Even Nvidia sees the 32 layout as a less efficient design, but we suspect that it’s not possible to get four GPCs (Graphics Processing Clusters) with four SMs each onto a die small enough to actually make if each SM contained 48 stream processors rather than 32. In the end, brute force wins out.
Perhaps this layout will change with TSMC’s 28nm process, but that’s not due until halfway through 2011, with GPUs based on this process (from ATI and Nvidia) pencilled in for the autumn of that year.
As well as the extra resources, and the increased high-precision fp16 capabilities (which Nvidia claims is worth a 4-12 per cent performance increase), the GeForce GTX 580 1.5GB operates at higher frequencies than the GeForce GTX 480 1.5GB. While the GPU core of the latter runs at 700MHz (meaning that its 480 stream processors operate at 1.4GHz) the GPU core of the GeForce GTX 580 1.5GB runs at 772MHz, with its 512 stream processors clocked at 1.544GHz.

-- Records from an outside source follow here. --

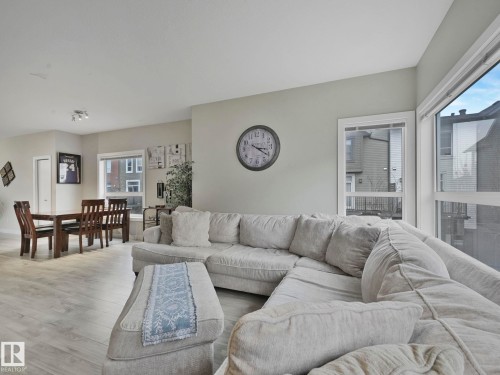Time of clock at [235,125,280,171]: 3:20
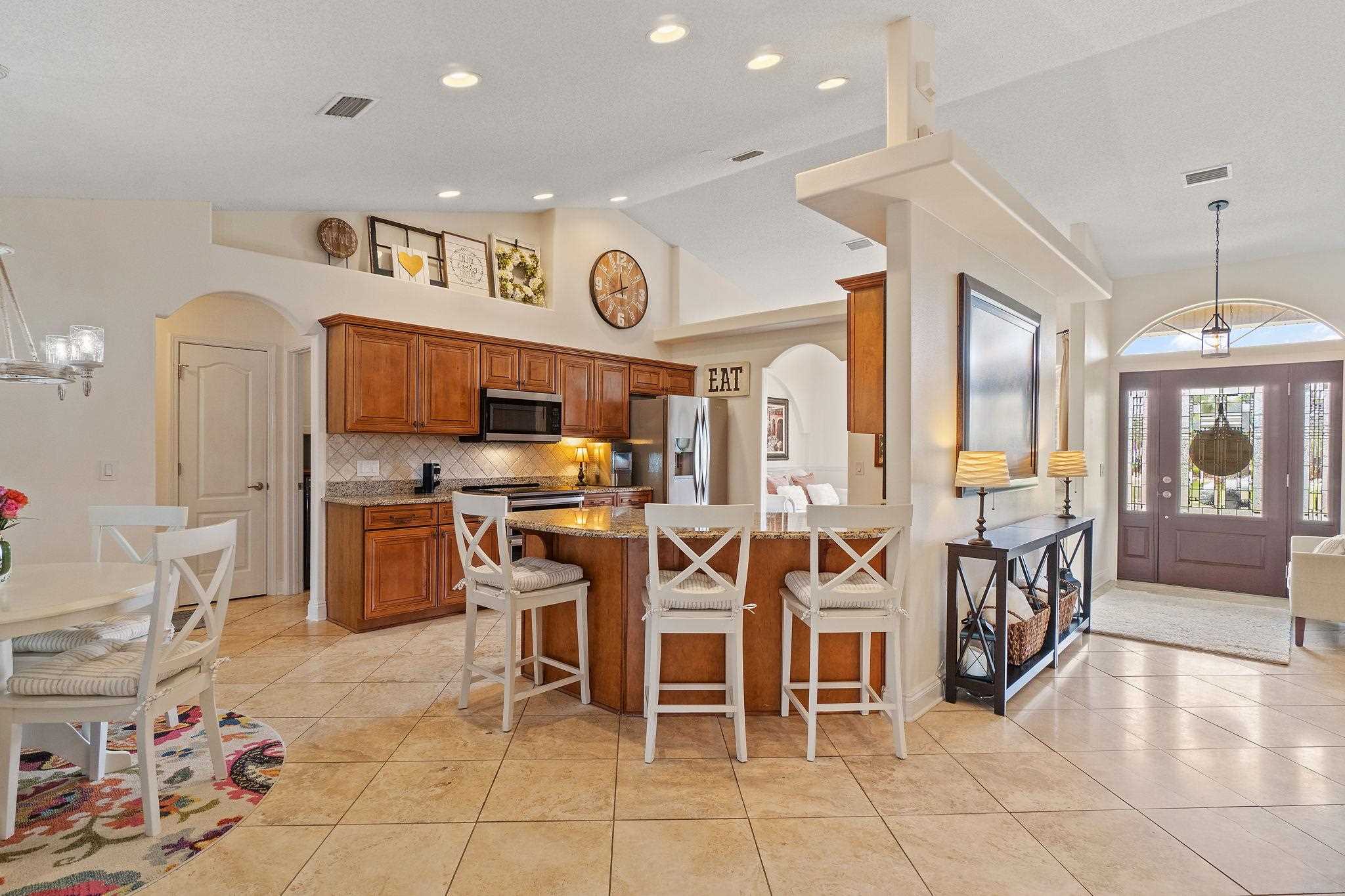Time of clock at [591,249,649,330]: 11:40
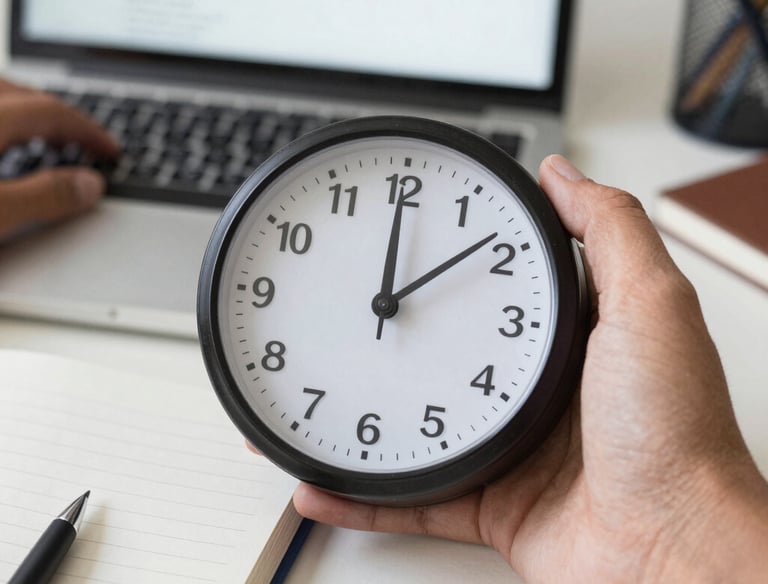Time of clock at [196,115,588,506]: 12:08
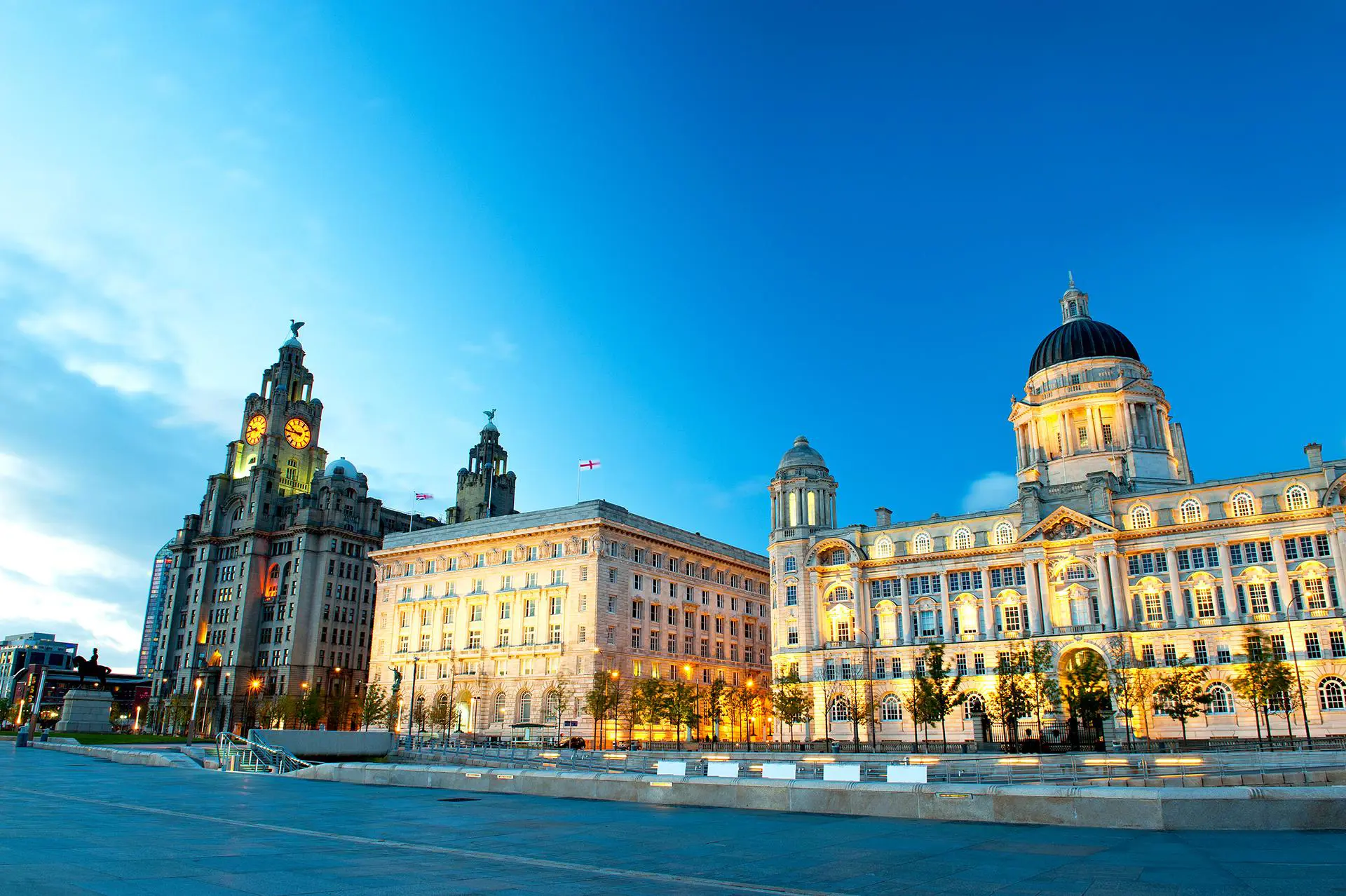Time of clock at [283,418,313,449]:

The 1.5GB of GDDR5 memory also runs faster, with an effective frequency of 4.08GHz rather than 3.7GHz. While this gives the GTX 580 1.5GB more memory bandwidth, the rest of the GPU is the same, with the same 384-bit memory interface and 48 ROPs. The reason for the rise in texture units (from 60 to 64) is because each SM of the GF100 design contains four texture units - unlocking the 16th SM unlocked four more textures.